▸ **Задание A**
Перепишите без изменений часть записей. Начните со строки, в которой есть «In this visual snapshot, of», и закончите последней записью включительно.
-------- Страница
Тут не горой даже, а глыбами гор, суммами их – как суммами витых и простых, точно никогда не звучавших, переливающихся самоцветами словес, – поёт лермонтовская поэма.
Торжественный стих, плавный и музыкальный, и словесная живопись, достигающая зримости, отражается в зеркалах вечности, чья великолепная полировка отражает только лучшее.
Печаль любимого опричника заботит великого и страшного царя, словно в палатах становится более тускло, и райские их росписи теряют в своём цвете.
Царю забота о лихом опричнике привычна, как – в силу смены настроений – и кара: кого угодно, за что угодно.
Но Кирибеевич получает дорогие предметы, чтобы смог посвататься к своей зазнобушке.
Посвататься, однако, нельзя, что не останавливает опричника от назойливых ухаживаний; и обвинения, получаемый Алёной Дмитриевной от мужа, несправедливы, как гнев его – не обоснован.
Рассказ жены всё расставляет по местам, и кулачный бой, воспоследующий, словно вынут из времени того…
Сила поэмы вовлекает в иное время, так, будто огромного промежутка не было, будто мы – в сущности, не представляющие психологию тогдашних людей – становимся участниками, свидетелями, персонажами времён, сделавшихся историей.
Слово ярко, слово таково, что будто расписаны им палаты царские, им же организовано всё действо истории, которой не противостоять.
Жалко победителя?
Он с гордостью уходит в смерть, на казнь, показав пример слабым.
Жалко убитого опричника, не совладавшего со страстью?
----------------
▸ **Задание B**
Ответьте на вопросы по странице о поэме Лермонтова.
(i) Что получает Кирибеевич, чтобы посвататься к своей зазнобушке?
(ii) Какой бой следует за рассказом жены?
(iii) Как победитель уходит в смерть?
-------- Набор данных
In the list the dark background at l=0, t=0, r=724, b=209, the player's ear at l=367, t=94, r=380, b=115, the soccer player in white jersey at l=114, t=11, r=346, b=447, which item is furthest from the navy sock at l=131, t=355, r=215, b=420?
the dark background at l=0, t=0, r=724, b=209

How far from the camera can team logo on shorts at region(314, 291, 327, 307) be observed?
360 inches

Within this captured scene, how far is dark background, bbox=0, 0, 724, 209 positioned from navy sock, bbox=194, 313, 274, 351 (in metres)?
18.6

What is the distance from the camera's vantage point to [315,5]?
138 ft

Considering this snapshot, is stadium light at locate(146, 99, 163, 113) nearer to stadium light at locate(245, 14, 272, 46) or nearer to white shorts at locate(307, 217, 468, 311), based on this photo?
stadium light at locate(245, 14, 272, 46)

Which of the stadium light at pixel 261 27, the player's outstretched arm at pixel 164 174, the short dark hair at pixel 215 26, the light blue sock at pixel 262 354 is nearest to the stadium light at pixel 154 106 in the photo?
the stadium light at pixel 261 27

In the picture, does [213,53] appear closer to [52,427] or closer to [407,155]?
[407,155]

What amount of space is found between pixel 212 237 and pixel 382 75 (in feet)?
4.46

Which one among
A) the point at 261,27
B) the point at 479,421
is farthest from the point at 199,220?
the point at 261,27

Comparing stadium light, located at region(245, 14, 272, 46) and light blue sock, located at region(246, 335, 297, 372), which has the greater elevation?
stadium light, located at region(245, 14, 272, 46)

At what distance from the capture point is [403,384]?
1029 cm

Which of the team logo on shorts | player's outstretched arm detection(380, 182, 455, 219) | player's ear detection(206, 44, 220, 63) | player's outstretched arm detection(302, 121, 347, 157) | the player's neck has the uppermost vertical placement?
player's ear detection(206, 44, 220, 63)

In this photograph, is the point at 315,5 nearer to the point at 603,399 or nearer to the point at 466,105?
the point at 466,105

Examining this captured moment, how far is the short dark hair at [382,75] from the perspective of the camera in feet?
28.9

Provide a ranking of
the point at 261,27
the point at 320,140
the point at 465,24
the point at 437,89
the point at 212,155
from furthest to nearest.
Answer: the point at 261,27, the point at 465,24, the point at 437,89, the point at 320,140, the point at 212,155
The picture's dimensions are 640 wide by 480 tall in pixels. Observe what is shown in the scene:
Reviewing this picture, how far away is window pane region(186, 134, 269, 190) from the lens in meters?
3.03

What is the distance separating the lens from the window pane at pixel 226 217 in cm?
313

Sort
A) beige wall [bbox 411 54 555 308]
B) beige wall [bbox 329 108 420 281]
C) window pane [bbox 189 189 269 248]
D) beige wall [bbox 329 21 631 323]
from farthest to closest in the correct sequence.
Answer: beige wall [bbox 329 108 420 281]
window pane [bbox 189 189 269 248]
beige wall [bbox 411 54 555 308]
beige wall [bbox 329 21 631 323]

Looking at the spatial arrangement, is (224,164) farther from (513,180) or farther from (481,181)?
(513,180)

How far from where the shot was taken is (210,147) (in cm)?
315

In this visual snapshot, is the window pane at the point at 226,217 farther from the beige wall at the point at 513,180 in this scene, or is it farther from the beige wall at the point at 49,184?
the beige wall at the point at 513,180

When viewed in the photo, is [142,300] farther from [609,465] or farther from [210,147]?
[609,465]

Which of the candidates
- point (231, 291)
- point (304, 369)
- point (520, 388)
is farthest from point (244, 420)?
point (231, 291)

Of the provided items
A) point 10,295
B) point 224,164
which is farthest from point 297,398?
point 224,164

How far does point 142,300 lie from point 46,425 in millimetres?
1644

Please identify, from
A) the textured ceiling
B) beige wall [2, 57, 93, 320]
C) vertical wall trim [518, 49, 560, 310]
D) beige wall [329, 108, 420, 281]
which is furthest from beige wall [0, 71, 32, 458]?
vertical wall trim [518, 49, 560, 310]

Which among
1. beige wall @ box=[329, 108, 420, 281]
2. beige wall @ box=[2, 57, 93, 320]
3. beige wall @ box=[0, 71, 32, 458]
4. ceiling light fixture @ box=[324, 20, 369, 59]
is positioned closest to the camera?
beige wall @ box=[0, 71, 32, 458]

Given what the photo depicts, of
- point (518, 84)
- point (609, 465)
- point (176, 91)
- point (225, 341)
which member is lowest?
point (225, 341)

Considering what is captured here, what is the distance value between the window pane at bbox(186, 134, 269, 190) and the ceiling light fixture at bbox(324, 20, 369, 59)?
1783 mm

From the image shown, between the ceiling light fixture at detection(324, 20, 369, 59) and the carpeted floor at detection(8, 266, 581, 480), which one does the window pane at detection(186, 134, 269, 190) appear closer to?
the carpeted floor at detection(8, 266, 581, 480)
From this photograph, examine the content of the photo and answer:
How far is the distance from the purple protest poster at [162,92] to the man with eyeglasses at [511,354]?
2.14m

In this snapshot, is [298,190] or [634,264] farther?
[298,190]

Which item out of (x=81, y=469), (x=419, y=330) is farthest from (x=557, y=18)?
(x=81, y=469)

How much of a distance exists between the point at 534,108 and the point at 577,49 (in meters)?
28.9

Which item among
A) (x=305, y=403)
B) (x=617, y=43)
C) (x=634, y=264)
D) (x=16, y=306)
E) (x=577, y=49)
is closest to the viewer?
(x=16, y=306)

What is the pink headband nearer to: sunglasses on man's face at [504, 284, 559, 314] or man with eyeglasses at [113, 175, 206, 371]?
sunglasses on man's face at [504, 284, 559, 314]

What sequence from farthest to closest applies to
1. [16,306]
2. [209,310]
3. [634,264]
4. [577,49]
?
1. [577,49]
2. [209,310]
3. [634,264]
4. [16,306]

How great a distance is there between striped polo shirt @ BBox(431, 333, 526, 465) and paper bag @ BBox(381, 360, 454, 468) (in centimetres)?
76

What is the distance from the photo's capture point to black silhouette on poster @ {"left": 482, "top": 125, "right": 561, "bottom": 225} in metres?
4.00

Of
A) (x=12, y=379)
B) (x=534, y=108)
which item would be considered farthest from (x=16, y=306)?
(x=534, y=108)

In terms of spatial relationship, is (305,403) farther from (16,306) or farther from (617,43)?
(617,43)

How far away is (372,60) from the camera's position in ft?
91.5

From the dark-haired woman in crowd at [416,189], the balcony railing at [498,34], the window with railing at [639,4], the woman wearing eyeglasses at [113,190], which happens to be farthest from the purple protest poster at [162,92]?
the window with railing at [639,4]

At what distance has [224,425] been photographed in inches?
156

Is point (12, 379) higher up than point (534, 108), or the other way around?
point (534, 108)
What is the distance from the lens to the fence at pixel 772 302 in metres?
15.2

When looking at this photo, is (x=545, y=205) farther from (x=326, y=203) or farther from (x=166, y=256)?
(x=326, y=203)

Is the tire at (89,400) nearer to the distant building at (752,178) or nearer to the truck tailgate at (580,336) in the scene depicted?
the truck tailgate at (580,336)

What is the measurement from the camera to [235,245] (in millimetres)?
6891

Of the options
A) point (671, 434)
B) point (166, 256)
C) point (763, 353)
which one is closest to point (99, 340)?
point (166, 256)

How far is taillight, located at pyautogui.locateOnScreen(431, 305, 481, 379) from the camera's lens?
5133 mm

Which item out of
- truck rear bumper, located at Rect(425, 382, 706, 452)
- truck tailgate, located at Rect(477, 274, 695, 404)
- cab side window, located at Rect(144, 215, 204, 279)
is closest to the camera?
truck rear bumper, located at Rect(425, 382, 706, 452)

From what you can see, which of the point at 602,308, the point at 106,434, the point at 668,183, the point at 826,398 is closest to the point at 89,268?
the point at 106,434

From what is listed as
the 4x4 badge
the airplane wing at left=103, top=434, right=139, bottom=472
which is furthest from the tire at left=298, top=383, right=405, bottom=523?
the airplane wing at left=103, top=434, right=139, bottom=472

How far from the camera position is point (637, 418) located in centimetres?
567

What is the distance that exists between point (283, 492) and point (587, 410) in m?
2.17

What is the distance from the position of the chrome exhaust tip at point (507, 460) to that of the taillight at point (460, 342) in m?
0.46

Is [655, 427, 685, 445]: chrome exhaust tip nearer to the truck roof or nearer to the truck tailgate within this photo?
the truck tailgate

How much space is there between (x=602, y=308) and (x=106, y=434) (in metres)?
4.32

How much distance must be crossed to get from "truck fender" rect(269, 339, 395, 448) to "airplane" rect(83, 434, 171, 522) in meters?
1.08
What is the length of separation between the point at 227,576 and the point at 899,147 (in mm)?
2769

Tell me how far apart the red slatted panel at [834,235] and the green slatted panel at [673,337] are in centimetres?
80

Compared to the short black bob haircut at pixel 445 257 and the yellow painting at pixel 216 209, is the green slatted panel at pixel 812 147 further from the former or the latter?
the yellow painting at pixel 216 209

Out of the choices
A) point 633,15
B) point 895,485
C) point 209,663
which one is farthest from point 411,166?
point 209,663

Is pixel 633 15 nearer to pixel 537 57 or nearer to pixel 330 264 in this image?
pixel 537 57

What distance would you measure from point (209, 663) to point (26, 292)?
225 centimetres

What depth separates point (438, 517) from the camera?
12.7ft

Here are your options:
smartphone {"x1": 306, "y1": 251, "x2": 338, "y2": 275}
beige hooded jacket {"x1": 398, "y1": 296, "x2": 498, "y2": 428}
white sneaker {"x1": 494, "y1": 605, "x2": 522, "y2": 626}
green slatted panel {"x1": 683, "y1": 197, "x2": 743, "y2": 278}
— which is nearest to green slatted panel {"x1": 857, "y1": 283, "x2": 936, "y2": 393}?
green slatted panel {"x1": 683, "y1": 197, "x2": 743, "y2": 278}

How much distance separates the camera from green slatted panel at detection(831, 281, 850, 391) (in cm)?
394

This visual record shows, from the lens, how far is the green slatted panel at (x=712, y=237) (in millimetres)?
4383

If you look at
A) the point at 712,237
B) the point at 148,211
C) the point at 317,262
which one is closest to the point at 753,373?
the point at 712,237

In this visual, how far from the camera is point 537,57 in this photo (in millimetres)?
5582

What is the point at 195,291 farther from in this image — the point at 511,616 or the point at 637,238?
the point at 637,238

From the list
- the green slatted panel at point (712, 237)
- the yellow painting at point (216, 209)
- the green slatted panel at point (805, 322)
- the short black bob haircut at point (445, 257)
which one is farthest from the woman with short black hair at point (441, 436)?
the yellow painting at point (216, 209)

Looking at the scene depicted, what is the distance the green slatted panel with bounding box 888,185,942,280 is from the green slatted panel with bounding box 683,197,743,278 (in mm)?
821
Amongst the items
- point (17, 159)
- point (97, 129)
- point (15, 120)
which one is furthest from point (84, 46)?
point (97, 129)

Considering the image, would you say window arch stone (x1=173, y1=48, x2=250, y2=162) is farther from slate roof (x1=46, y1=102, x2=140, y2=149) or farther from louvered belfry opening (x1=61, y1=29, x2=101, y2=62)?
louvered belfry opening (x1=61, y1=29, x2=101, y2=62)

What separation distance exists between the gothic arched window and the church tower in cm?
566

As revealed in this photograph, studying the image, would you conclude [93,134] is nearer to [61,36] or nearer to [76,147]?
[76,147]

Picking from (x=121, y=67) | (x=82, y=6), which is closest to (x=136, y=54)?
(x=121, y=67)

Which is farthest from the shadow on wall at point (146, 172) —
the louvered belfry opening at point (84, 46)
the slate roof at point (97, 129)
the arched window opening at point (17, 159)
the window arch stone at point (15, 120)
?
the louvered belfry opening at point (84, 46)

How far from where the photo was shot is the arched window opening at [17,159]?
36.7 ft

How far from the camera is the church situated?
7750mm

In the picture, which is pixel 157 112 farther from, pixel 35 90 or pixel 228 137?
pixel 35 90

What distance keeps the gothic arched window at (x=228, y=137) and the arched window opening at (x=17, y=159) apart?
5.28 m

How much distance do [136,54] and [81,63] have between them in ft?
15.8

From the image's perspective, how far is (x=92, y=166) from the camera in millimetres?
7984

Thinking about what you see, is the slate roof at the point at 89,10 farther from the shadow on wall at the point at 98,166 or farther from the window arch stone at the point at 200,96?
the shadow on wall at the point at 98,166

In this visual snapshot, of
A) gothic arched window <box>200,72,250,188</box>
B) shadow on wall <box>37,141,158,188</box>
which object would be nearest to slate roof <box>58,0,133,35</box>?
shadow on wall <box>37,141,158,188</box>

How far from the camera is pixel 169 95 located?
----------------
▸ **Письменный ответ A**
In this visual snapshot, of
A) gothic arched window <box>200,72,250,188</box>
B) shadow on wall <box>37,141,158,188</box>
which object would be nearest to slate roof <box>58,0,133,35</box>?
shadow on wall <box>37,141,158,188</box>

How far from the camera is pixel 169 95 located?

▸ **Письменный ответ B**
(i) Он получает дорогие предметы.
(ii) За рассказом жены следует кулачный бой.
(iii) Он уходит в смерть с гордостью и показывает пример слабым.